**Place** : LIX, Salle Henri PoincarĂ©

**Title** : A new elliptic curve point compression method based on $\F{p}$-rationality of some generalized Kummer surfaces

**Abstract** : It is proposed a new compression method (to $2\log_2(p) + 3$ bits) for the $\mathbb{F}_{\!p^2}$-points of an elliptic curve $E_b\!: y^2 = x^3 + b$ (for $b \in \mathbb{F}_{\!p^2}^*$) of $j$-invariant $0$. It is based on $\mathbb{F}_{\!p}$-rationality of some generalized Kummer surface $GK_b$. This is the geometric quotient of the Weil restriction $R_b := \mathrm{R}_{\: \mathbb{F}_{\!p^2}/\mathbb{F}_{\!p}}(E_b)$ under the order $3$ automorphism restricted from $E_b$. More precisely, we apply the theory of conic bundles (i.e., conics over the function field $\mathbb{F}_{\!p}(t)$) to obtain explicit and quite simple formulas of a birational $\mathbb{F}_{\!p}$-isomorphism between $GK_b$ and $\mathbb{A}^{\!2}$. Our point compression method consists in computation of these formulas.
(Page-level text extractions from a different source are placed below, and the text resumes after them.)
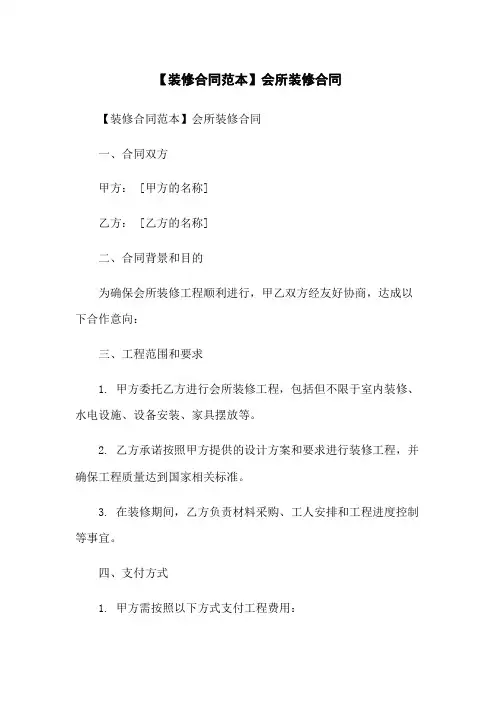 【装修合同范本】会所装修合同

【装修合同范本】会所装修合同

一、合同双方

甲方：［甲方的名称］

乙方：［乙方的名称］

二、合同背景和目的

为确保会所装修工程顺利进行，甲乙双方经友好协商，达成以下合作意向：

三、工程范围和要求

1. 甲方委托乙方进行会所装修工程，包括但不限于室内装修、水电设施、设备安装、家具摆放等。

2. 乙方承诺按照甲方提供的设计方案和要求进行装修工程，并确保工程质量达到国家相关标准。

3. 在装修期间，乙方负责材料采购、工人安排和工程进度控制等事宜。

四、支付方式

1. 甲方需按照以下方式支付工程费用：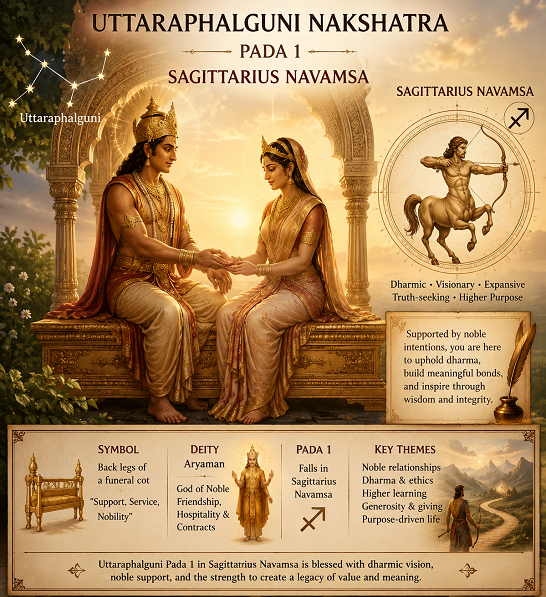 UTTARAPHALGUNI NAKSHATRA

PADA 1

SAGITTARIUS NAVAMSA

Uttaraphalguni

SAGITTARIUS NAVAMSA

♐

Dharmic • Visionary • Expansive
Truth-seeking • Higher Purpose

Supported by noble intentions, you are here to uphold dharma, build meaningful bonds, and inspire through wisdom and integrity.

SYMBOL

Back legs of a funeral cot

"Support, Service, Nobility"

DEITY

Aryaman

God of Noble Friendship, Hospitality & Contracts

PADA 1

Falls in Sagittarius Navamsa

♐

KEY THEMES

Noble relationships
Dharma & ethics
Higher learning
Generosity & giving
Purpose-driven life

Uttaraphalguni Pada 1 in Sagittarius Navamsa is blessed with dharmic vision, noble support, and the strength to create a legacy of value and meaning.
To recover (in the decompression stage) the original point from $E_b(\mathbb{F}_{\!p^2}) = R_b(\mathbb{F}_{\!p})$ we find an inverse image of the natural map $R_b \to GK_b$ of degree $3$, i.e., we extract a cubic $\mathbb{F}_{\!p}$-root. For $p \not\equiv 1 \: (\mathrm{mod} \ 27)$ this is just a single exponentiation in $\mathbb{F}_{\!p}$, hence the new method seems to be much faster than the classical one with $x$ coordinate, which requires two exponentiations in $\mathbb{F}_{\!p}$.